Every night the dragon would come back and do the same thing. Hover, breathe hot air, make a lot of scary, unsettling noise, then fly off. It tried really hard to get her to give up, to go home. But she did not. She stayed in the forest and figured out how to hunt a dragon. She knew the other rule of the universe: if she left the dragon without hunting it, it would stay and grow bigger and stronger and then it would find her when she was too tired to hunt a dragon. And it would harass and sadden and frustrate her.
And every night the girl would look at the dragon and try to figure out where she could pierce its thick, leathery skin with her bow and arrow.
They did this for months.
She reviewed her book and found one the chapter titled “Why Are You Afraid of the Dragon?”
The girl thought back over the past few months. The dragon came and made a lot of noise and was hot and ugly and loud — but it never breathed fire. She had been too afraid to attack it because she didn’t want it to unleash an inferno over the forest. She had not been bold. She had been afraid.

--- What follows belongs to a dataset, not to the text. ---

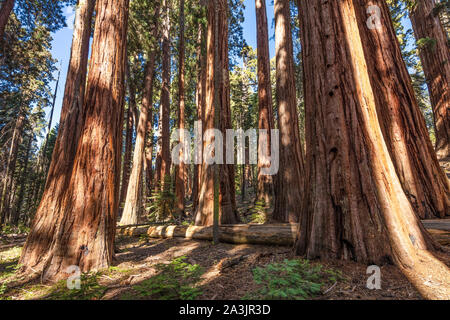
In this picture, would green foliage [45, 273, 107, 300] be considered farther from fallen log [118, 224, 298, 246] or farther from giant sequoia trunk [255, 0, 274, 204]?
giant sequoia trunk [255, 0, 274, 204]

“Aha!” the girl thought to herself, “This dragon has no fire. He is making me afraid with its heat, but I have not yet seen fire.”
With this realization, she sat down on a cool patch of land and got a peach to eat from her sack. When the dragon came that night, as it had come every night, she stayed on the ground. She said, “Dragon, you are loud and hot and you scare me. But you don’t have any fire. So you don’t have any power. As long as I remember that, I will be fine and you will end up in my sack.”
And then it breathed a terrible breath and roared its terrible roar and its claws scraped the air while it hovered over her.
And she was utterly fucking terrified. It’s one thing to know the logic of dragons. It’s another to face on and have to capture it. But she reminded herself that she was a problem catcher and the dragon was her problem to catch.
When the dragon came the next night, she addressed it but did not let it dictate her movements. She brewed and drank tea. She read a book. She did yoga. She facetimed her mom and told her she was hunting a dragon.
She learned that this problem needed her attention. The dragon was needy. So, she decided to come up with a plan to deal with an impotent, non-fire-breathing dragon.
While she figured out her plan, she learned to live with the dragon. Sometimes she even thanked the dragon for the hot air because the forest got chilly at night. Over time she realized he wasn’t as big or as loud or as hot as she first thought.
He always came at night. And as she dealt with him in her own way, he got smaller and smaller. He made less noise. His claws dulled. One night he came and she didn’t even notice him, he was so tiny. He flew to the palm of her hand and warmed her fingertips. Then, she put him in her sack. She had captured the problem so it could not bother her again.
He was never mute — he really was a needy thing — but he was muffled. The girl could live with that.
Every night she sat with her dragon in her sack. He was hers and he knew she was in charge.
Over time she loved her dragon, because he taught her how to catch a dragon, but she never let him out the sack.